#### READING PASSAGE
The simplest conceptual solution is to use some sort of device state (which you're probably tracking already) to create a unique stamp for a particular set of vertexes. Something like blend modes and bound textures is a good set. If you can find a fast hashing algorithm to run on the struct that's in, you can store it pretty efficiently.
Next, you need to do the vertex caching. There are two ways to handle that, both with advantages. The most aggressive, most complicated, and in the case of many sets of vertexes with similar properties, most efficient is to make a struct of device states, allocate a large (say 4KB) buffer, and proceed to store vertexes with matching states in that array. You can then dump the entire array into a vertex buffer at the end of the frame, and draw chunks of the buffer (to recreate original order). Keeping track of all the buffer and state and order is difficult, however.
The simpler method, which can provide a good bit of caching under good circumstances, is to cache vertexes in a large buffer until device state changes. At that point, prior to actually changing state, dump the array into a vertex buffer and draw. Then reset the array index, commit state changes, and go again.
If your application has large numbers of similar vertexes, which is very possible working with sprites (texture coordinates and colors may change, but good sprites will use a single texture atlas and few blending modes), even the second method can give some performance boosts.
########
#### DATA SHOWN
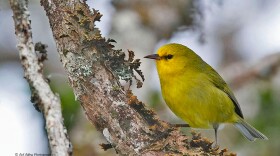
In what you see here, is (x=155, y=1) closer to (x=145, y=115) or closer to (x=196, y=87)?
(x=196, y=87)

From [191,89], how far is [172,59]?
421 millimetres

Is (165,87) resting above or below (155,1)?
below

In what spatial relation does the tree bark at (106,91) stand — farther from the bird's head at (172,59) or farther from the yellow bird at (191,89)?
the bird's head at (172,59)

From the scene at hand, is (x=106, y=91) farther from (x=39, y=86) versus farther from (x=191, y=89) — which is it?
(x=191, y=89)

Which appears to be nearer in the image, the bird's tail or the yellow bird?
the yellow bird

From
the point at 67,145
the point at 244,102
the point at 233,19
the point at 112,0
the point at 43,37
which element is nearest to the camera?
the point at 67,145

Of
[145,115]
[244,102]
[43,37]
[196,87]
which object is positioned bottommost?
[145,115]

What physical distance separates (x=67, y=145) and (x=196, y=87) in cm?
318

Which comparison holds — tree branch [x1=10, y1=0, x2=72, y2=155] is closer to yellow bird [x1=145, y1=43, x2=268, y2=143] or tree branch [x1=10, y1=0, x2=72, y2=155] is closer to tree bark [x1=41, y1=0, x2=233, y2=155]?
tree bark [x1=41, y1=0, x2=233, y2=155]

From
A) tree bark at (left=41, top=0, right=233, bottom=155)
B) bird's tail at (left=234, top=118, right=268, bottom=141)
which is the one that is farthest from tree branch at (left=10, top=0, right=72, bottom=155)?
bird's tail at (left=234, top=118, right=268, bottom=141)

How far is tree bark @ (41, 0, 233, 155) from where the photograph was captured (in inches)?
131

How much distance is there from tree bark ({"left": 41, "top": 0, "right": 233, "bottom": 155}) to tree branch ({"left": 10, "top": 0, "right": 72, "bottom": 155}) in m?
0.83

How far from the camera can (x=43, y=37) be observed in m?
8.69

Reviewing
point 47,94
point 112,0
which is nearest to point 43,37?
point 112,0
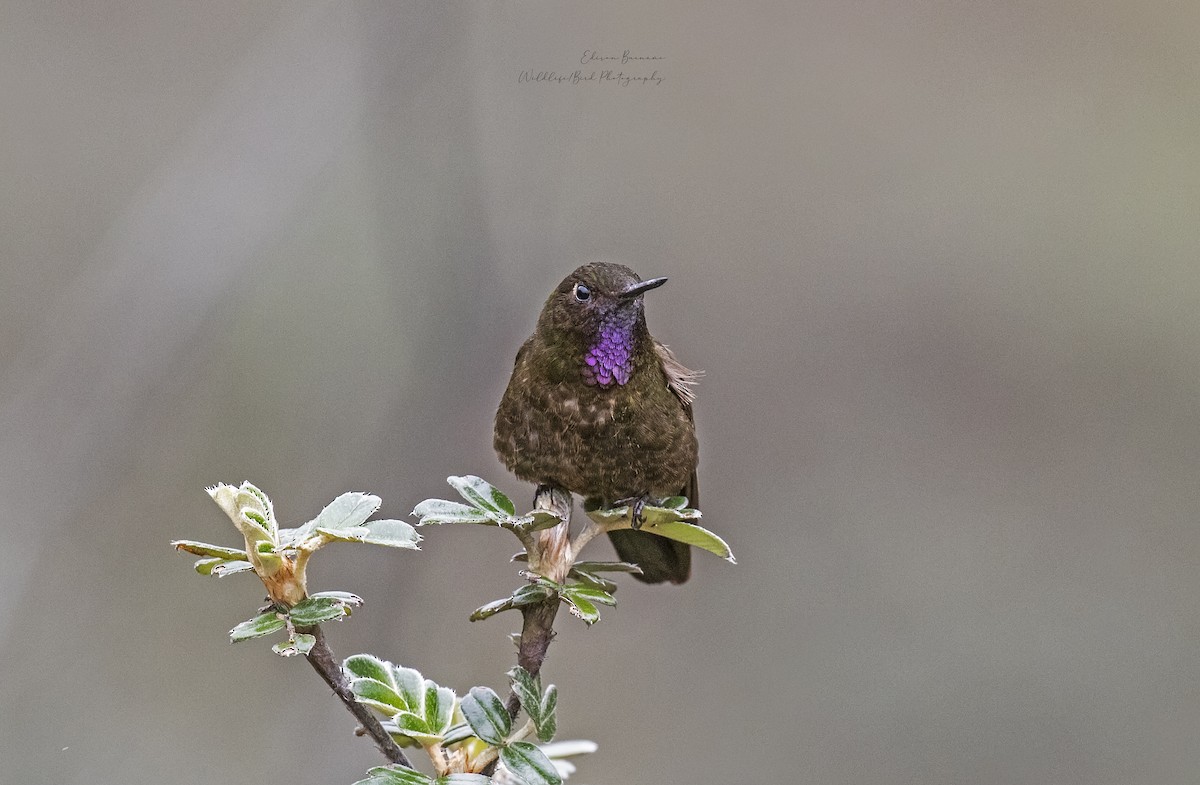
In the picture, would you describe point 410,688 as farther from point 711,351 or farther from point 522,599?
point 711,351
########
#### DATA SHOWN
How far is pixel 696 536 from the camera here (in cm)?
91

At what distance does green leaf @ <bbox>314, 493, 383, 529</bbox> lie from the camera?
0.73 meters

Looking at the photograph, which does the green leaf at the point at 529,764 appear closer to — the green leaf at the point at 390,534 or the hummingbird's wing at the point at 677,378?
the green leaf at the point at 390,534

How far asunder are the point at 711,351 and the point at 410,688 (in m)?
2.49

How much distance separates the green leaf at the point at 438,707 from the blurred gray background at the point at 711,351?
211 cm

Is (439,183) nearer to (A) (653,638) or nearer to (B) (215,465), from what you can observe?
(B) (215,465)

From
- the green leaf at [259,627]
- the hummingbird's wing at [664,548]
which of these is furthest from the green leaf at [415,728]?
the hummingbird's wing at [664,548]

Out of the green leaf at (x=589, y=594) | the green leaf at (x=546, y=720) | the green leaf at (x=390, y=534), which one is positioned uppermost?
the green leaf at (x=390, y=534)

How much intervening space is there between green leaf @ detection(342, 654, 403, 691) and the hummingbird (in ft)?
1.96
########
Reproduce the vertex caching text from "Next, you need" to "and go again.".

Next, you need to do the vertex caching. There are two ways to handle that, both with advantages. The most aggressive, most complicated, and in the case of many sets of vertexes with similar properties, most efficient is to make a struct of device states, allocate a large (say 4KB) buffer, and proceed to store vertexes with matching states in that array. You can then dump the entire array into a vertex buffer at the end of the frame, and draw chunks of the buffer (to recreate original order). Keeping track of all the buffer and state and order is difficult, however.
The simpler method, which can provide a good bit of caching under good circumstances, is to cache vertexes in a large buffer until device state changes. At that point, prior to actually changing state, dump the array into a vertex buffer and draw. Then reset the array index, commit state changes, and go again.